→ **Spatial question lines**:

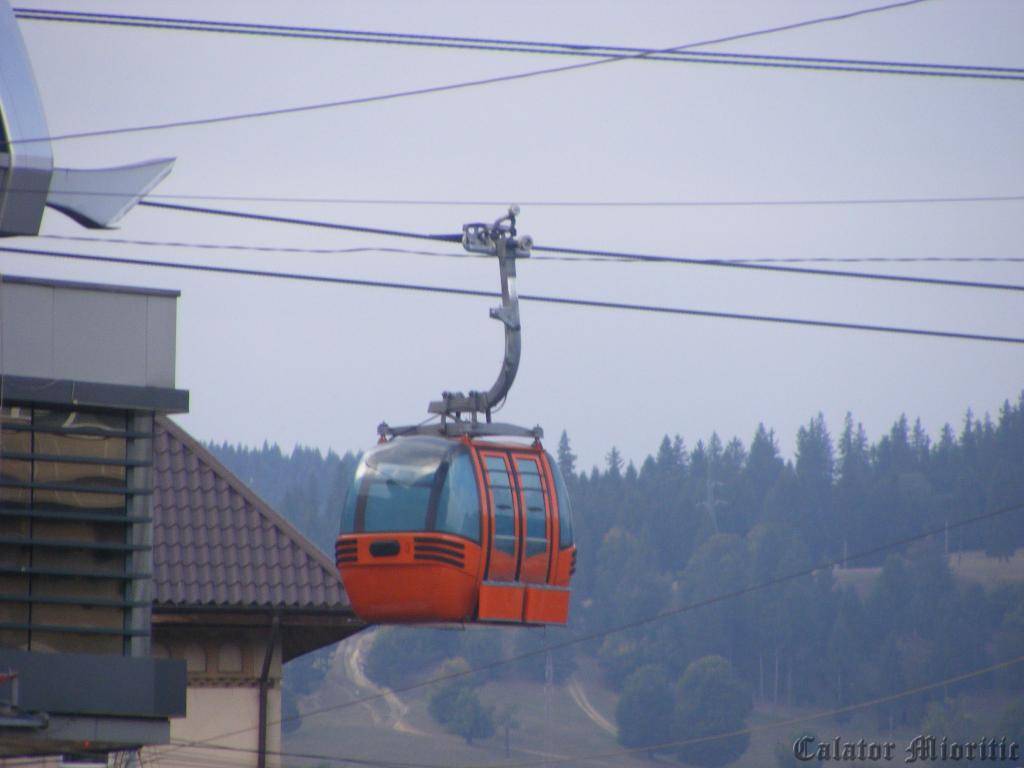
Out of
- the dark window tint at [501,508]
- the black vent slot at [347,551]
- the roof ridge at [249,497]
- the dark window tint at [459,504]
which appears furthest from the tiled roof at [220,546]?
the dark window tint at [501,508]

→ **PROMPT**:
Lay out every one of the lines above as a Markdown table with the columns "Row" and "Line," numbering each row and leaving out any blank lines. Omit the pictures from the table.

→ **THE OUTPUT**:
| Row | Line |
|---|---|
| 1 | Out of |
| 2 | - the dark window tint at [501,508] |
| 3 | - the black vent slot at [347,551] |
| 4 | - the roof ridge at [249,497] |
| 5 | - the dark window tint at [459,504] |
| 6 | which appears furthest from the tiled roof at [220,546]? |
| 7 | the dark window tint at [501,508] |